Analysis of cell-surface sugar receptor expression by neoglycoenzyme binding and adhesion to plastic-immobilized neoglycoproteins for related weakly and strongly metastatic cell lines of murine tumor model systems.

Recognition of the carbohydrate part of cellular glycoconjugates by cell-surface sugar receptors may contribute to interactions, essential to the establishment of metastases. Comparison of the properties of strongly metastatic variants to their related, less metastatic counterparts offers a generally accepted approach to the discovery of metastasis-associated characteristics. The chemically induced murine lymphoma line Eb and its spontaneously arising variant ESb with increased potential for lung and liver colonization, the virally induced lymphosarcoma cell line RAW117-P and its in vivo selected variant H10 with increased potential for liver colonization, and the B16-F1 melanoma line and its in vivo selected variant F10 with increased potential for lung colonization, were chosen. A panel of 12 types of chemically glycosylated E. coli beta-galactosidase, exposing the pivotal carbohydrate residues for specific carbohydrate-dependent cell binding, was employed to study the expression of respective cell-surface sugar receptors on these cell lines. Specific binding occurred in a non-uniform manner for the individual probes. Systematic measurements at a non-saturating ligand concentration revealed quantitative differences between the 2 cell lines of each system. However, there were no consistent changes associated with the metastatic phenotype. A similar result was obtained employing Scatchard analyses for quantitative evaluation of binding characteristics in several cases. Surface receptor expression was responsive to chemical induction of differentiation in the lymphosarcoma model. Analyses of sugar-inhibitable cell adhesion to neoglycoprotein-coated plastic wells for the lymphoma and lymphosarcoma cells revealed that the presence of cell-surface sugar receptors, even at similar densities to those defined by neoglycoenzyme binding, will not necessarily translate into an identical adhesive response. Several carbohydrates, especially N-acetyl-D-galactosamine, can differentially affect this interaction at a non-toxic concentration in both model systems.

◆ **DATASET SECTION**

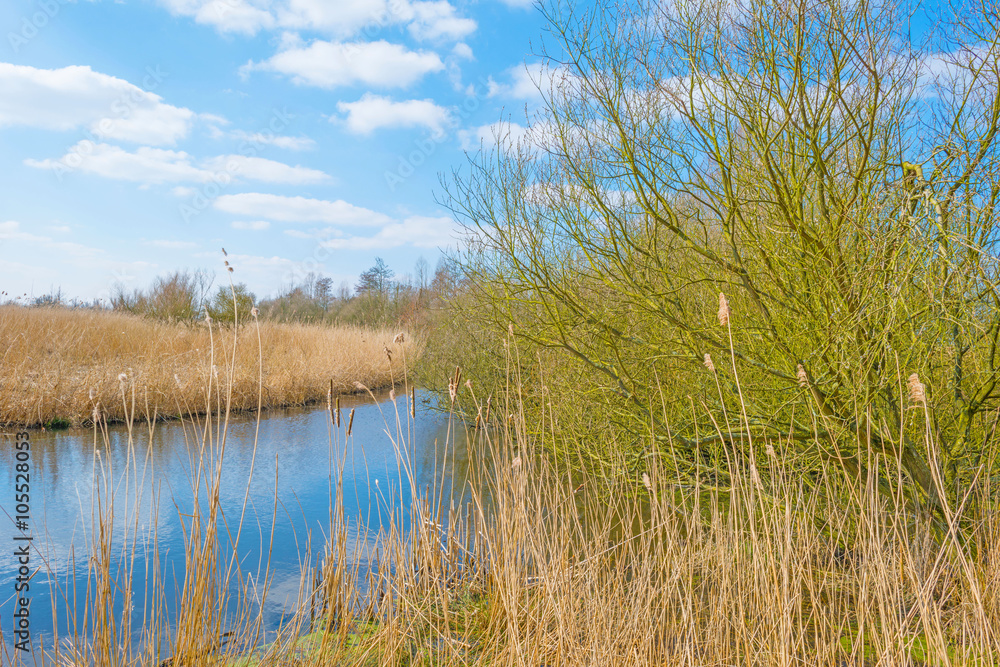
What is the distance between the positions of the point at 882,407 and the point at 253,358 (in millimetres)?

◆ **REQUIRED WORK**
Extract the passage from the abstract on cell-surface sugar receptors that starts at "Analysis of cell-surface" and ends at "tumor model systems.". The listing is not required for this work.

◆ **ANSWER TO THIS PROBLEM**
Analysis of cell-surface sugar receptor expression by neoglycoenzyme binding and adhesion to plastic-immobilized neoglycoproteins for related weakly and strongly metastatic cell lines of murine tumor model systems.